Hello DaniWebbers,
So I have been hard at work on a new program that reads in a webpage every X amount of seconds. Once doing so it detects if there has been a change on the webpage, if so, updates a form, and let me know of the change.
Well I have been running into a snag. I recently got a webpage reader class that works perfect for me ... or so I thought. I have recently come to learn that WebBrowser stores a cache of recent visited sites and if it detects the same sight it will access it from the cache (if it hasn't expired).

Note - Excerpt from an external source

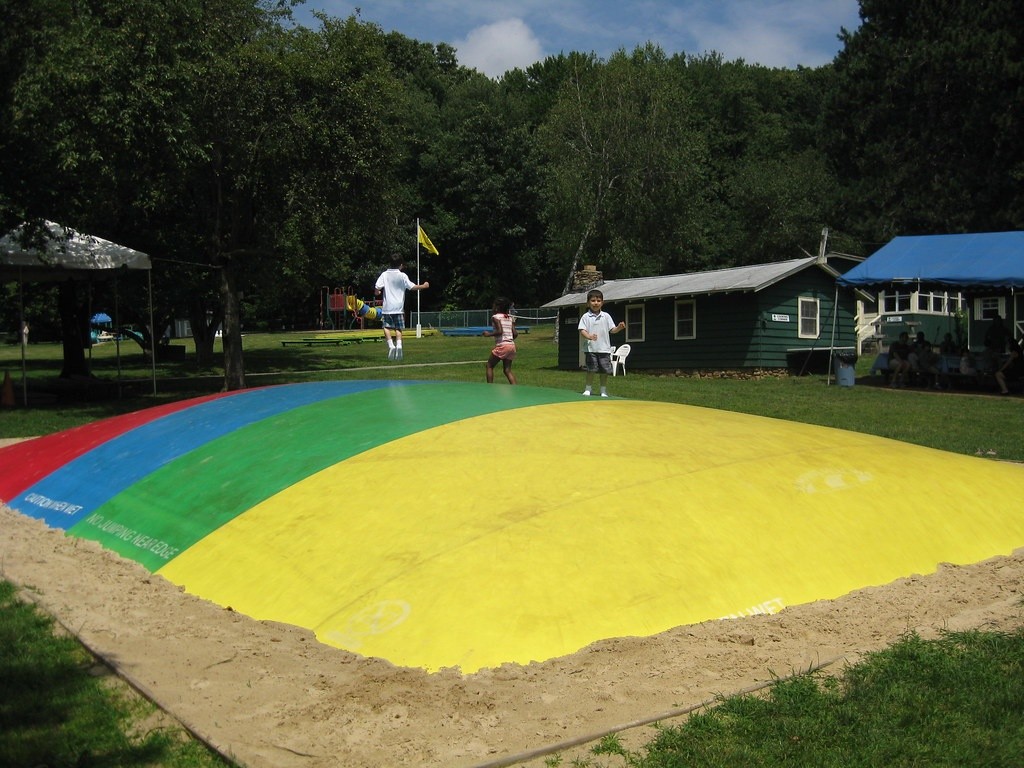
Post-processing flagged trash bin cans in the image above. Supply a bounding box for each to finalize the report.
[833,352,858,386]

One of the webpages I have been test this code on, is causing a problem. The webpage will update with new data, but my WebBrowser keeps reading in the old data from it's cache.
Here's my code
namespace ScoreTableDetector_2v2
{
//===================================================================================================================
class readInWebpage_v3 : IDisposable
{
WebBrowser wb;
bool timerTriggered;
//-------------------------------------------------------------------------------------------------------------------
public readInWebpage_v3 ()
{
wb = new WebBrowser();
wb.DocumentCompleted += new WebBrowserDocumentCompletedEventHandler(wb_DocumentCompleted);
timerTriggered = false;
}
//-------------------------------------------------------------------------------------------------------------------
public string downloadedData
{
get;
private set;
}
//-------------------------------------------------------------------------------------------------------------------
public void readIn (Uri webLink, int secs)
{
DateTime timeNow = DateTime.Now;
wb.Navigate(webLink);
//wb.Refresh(WebBrowserRefreshOption.Normal); //DOESN'T fix problem
TimeSpan elapsedTime;
while (wb.ReadyState != WebBrowserReadyState.Complete)
{
elapsedTime = DateTime.Now - timeNow;
if (elapsedTime.Seconds > secs) //This function does indeed work for a timed out (and supports Application.DoEvents() which seems to be needed for wb_DocumentCompleted)
{
timerTriggered = true;
break;
}
Application.DoEvents();
}
if (timerTriggered == false)
{
//downloadedData = wb.Document.Body.InnerHtml; //Added this line, because the final HTML takes a while to show up
//!!!! This seems redundent so hold up on it
if (this.downloadedData.Contains("Navigation to the webpage was canceled")) //The URL lead to an invalid webpage
{
downloadedData = "Invalid Webpage";
}
}
else //timed out
{
wb.Stop();
downloadedData = "Timed Out";
}
//wb.Dispose();
}
//-------------------------------------------------------------------------------------------------------------------
void wb_DocumentCompleted (object sender, WebBrowserDocumentCompletedEventArgs e) //when the webpage has finished loading (read it)
{
WebBrowser webBrows = (WebBrowser) sender;
downloadedData = webBrows.Document.Body.InnerHtml;
}
//-------------------------------------------------------------------------------------------------------------------
public void Dispose () //used for disposing items
{
if (wb != null)
{
wb.Dispose();
wb = null;
}
if (downloadedData != null)
{
downloadedData = "";
}
}
//-------------------------------------------------------------------------------------------------------------------
}
//===================================================================================================================
}
Now I read online about the cache WebBrowser has (actually to be honest at first I guessed it did that, what do you know a lucky guess), and that using the Refresh() command is suppose to force the page to re-read the webpage in it's current state.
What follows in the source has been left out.